Machine learning is playing an increasingly significant role in precision medicine. Based on previous research,51–53 we conducted 10-fold and 5-fold cross-validation in this study. The algorithm that was generated by machine learning could noninvasively predict the recurrence of glioma with an accuracy of 0.81 and an AUC value of 0.85 based on the 10-fold cross-validation, and an accuracy of 0.77 and AUC value of 0.72 based on the 5-fold cross-validation. In the independent validation data set, we obtained an accuracy of 0.75 and an AUC value of 0.87 with model 6. The superior results of the 10-fold cross-validation are consistent with those that were obtained previously. An increase in the K value has been reported to be associated with improved results.51 Note that the data set in this study was not large, and a small K value affects the modeling. Therefore, the selection of a larger K value for cross-validation could provide better results.

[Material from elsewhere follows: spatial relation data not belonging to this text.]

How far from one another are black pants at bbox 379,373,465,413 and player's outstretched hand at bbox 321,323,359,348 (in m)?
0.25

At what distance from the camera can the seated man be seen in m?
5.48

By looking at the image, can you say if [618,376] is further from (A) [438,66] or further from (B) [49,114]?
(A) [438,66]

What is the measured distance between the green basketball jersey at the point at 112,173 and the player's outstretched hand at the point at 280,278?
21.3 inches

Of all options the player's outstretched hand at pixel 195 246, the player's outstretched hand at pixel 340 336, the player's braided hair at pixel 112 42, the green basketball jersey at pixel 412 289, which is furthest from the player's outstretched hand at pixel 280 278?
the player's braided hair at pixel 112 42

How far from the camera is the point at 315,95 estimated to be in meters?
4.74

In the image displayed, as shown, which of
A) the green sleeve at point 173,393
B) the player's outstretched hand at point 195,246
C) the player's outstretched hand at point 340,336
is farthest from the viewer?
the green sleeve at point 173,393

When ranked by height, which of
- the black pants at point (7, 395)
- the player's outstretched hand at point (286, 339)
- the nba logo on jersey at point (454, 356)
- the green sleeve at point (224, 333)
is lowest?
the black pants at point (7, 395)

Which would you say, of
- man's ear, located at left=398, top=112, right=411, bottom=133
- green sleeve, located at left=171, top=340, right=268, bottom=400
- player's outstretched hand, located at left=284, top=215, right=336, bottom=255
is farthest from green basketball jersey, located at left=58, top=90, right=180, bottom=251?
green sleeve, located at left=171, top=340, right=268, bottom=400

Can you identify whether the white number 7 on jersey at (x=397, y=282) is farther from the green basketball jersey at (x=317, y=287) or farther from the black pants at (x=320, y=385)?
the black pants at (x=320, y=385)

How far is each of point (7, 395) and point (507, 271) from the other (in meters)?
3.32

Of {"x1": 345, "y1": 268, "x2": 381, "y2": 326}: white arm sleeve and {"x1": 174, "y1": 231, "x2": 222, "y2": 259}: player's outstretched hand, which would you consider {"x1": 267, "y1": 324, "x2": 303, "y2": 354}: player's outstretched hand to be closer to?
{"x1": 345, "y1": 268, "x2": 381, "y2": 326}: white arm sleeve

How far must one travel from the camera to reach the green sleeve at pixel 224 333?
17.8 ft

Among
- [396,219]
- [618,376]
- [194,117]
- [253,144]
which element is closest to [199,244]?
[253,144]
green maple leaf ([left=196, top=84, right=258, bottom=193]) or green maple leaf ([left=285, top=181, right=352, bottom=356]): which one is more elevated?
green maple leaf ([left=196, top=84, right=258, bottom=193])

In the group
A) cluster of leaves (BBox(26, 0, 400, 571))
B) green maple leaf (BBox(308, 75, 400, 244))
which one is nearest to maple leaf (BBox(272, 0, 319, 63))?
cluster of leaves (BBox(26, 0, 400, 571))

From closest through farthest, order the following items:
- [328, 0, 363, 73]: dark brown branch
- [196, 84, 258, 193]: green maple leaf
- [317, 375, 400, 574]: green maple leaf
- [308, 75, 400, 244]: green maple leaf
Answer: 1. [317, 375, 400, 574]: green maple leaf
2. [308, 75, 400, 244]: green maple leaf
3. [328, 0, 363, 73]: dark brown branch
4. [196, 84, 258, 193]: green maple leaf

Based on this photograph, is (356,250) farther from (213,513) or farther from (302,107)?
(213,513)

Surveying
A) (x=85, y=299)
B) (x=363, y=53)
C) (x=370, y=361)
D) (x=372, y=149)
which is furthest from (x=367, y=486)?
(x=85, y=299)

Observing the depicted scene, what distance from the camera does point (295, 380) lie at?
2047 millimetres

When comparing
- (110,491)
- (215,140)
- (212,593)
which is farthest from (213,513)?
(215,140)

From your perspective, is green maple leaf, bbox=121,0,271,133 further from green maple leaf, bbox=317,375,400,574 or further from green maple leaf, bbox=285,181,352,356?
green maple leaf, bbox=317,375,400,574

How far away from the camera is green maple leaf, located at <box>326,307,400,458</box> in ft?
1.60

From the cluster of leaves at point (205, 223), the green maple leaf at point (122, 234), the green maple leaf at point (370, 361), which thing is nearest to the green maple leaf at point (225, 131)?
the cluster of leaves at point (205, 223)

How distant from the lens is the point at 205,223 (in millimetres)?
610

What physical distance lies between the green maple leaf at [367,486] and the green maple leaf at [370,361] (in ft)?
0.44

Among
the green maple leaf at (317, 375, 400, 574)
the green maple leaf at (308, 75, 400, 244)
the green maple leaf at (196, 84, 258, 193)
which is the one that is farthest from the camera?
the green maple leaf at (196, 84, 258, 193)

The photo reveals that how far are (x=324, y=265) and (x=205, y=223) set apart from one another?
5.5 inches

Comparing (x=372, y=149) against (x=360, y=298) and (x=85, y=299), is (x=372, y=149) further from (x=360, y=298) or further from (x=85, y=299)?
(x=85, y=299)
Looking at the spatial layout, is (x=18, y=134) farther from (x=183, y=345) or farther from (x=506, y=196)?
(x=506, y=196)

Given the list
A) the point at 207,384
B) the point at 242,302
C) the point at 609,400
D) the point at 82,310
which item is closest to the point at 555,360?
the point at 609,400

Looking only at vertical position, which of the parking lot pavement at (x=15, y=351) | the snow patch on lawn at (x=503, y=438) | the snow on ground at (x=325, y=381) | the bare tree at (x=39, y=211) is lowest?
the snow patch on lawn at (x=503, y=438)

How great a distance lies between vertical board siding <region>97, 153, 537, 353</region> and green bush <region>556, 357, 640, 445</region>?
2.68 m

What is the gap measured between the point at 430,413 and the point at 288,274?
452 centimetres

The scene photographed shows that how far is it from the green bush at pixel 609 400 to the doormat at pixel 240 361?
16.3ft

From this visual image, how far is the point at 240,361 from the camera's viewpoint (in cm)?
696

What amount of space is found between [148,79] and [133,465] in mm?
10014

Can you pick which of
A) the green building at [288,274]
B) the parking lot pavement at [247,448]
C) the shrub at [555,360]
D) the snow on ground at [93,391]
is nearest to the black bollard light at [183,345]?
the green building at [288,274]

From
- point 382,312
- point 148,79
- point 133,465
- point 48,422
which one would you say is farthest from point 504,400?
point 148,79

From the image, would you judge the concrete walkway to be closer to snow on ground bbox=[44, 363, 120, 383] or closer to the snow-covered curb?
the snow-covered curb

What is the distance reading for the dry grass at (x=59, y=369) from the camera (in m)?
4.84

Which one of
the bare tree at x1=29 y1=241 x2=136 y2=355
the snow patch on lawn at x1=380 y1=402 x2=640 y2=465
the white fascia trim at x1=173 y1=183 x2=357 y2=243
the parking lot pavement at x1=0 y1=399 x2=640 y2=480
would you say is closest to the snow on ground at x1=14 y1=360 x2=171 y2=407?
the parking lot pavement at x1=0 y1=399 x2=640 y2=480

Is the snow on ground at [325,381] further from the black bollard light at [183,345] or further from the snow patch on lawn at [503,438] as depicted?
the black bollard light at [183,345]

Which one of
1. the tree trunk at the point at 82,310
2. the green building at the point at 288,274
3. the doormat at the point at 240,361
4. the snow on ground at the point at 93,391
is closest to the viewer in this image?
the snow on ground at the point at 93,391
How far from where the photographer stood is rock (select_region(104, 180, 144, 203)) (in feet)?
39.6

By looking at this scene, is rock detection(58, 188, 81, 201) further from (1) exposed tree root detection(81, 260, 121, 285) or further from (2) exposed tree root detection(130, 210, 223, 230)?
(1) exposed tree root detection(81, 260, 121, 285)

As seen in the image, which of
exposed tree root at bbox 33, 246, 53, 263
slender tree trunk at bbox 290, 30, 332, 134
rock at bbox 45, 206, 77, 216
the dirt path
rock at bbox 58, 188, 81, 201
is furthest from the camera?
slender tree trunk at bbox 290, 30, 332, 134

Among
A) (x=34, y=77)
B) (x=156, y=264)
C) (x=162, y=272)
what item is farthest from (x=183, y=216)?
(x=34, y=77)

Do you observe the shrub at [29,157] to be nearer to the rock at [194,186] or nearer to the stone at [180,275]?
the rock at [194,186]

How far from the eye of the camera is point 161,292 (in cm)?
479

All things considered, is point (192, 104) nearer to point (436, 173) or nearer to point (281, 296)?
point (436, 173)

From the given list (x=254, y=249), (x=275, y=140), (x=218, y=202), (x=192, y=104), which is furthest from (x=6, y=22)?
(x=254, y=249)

The edema features around the tumor were extracted in several previous studies, which may lead to feature loss of the glioma information. Therefore, we included the tumor and its surrounding edema in the delineation of the ROIs of each patient to minimize the loss of tumor information. PyRadiomics,46 which is an open-source tool that is implemented in Python and used extensively in cancer research, was applied for the feature extraction of each glioma patient. PyRadiomics is a standardized algorithmic definition with good reproducibility and comparability of results.46 Therefore, feature extraction using PyRadiomics is a fairly promising approach.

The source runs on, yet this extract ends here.